Supplied text -
━━━━━━━━━━━━━━━━
Research from the organisation has shown European equity markets to be less dynamic and liquid than those in the US, with the latter’s turnover ratio rising by 40 per cent between 2016 and 2022 and the former’s remaining static.

AFME explains that this is due to nationally fragmented equity markets across the EU, which use complex regulatory frameworks and deter European high-growth companies from listing within the EU.

The association advises that while several trading mechanisms should remain in place to maintain the stability of the markets, policymakers should bring in a real-time, pre-trade consolidated tape (CT) to improve turnover rates.

In December,AFME said that “more ambition” is needed in the European Council’s approach toward a properly constructed CT for real-time pre-trade as well as post-trade.

Adam Farkas, chief executive at AFME, says: “As inter-institutional negotiations begin, AFME is urging policymakers to keep the attractiveness and liquidity of EU markets at the forefront of its considerations.
━━━━━━━━━━━━━━━━
Supplied data -
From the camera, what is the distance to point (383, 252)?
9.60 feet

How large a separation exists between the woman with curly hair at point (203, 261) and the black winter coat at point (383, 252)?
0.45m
━━━━━━━━━━━━━━━━
Goal - Extend the passage on European equity market liquidity with a few more sentences, starting right after its last sentence.

Result of this task -
“To do this, first, we need a meaningful consolidated tape. This means a real-time, pre-trade tape to help overcome the current fragmented picture of the EU’s liquidity and provide a much-needed window where all users of capital markets can have a complete view of that liquidity. This will also help reinvigorate lacklustre European markets, creating further opportunities for both investors as well as companies seeking to list in the EU.

“Second, we must ensure that sufficient choice in trading mechanisms remains to attract investment within and into Europe. Here again, the EU’s geographically fragmented equity markets and its complex regulatory framework risk holding the bloc back from making policy choices that could benefit the EU overall.”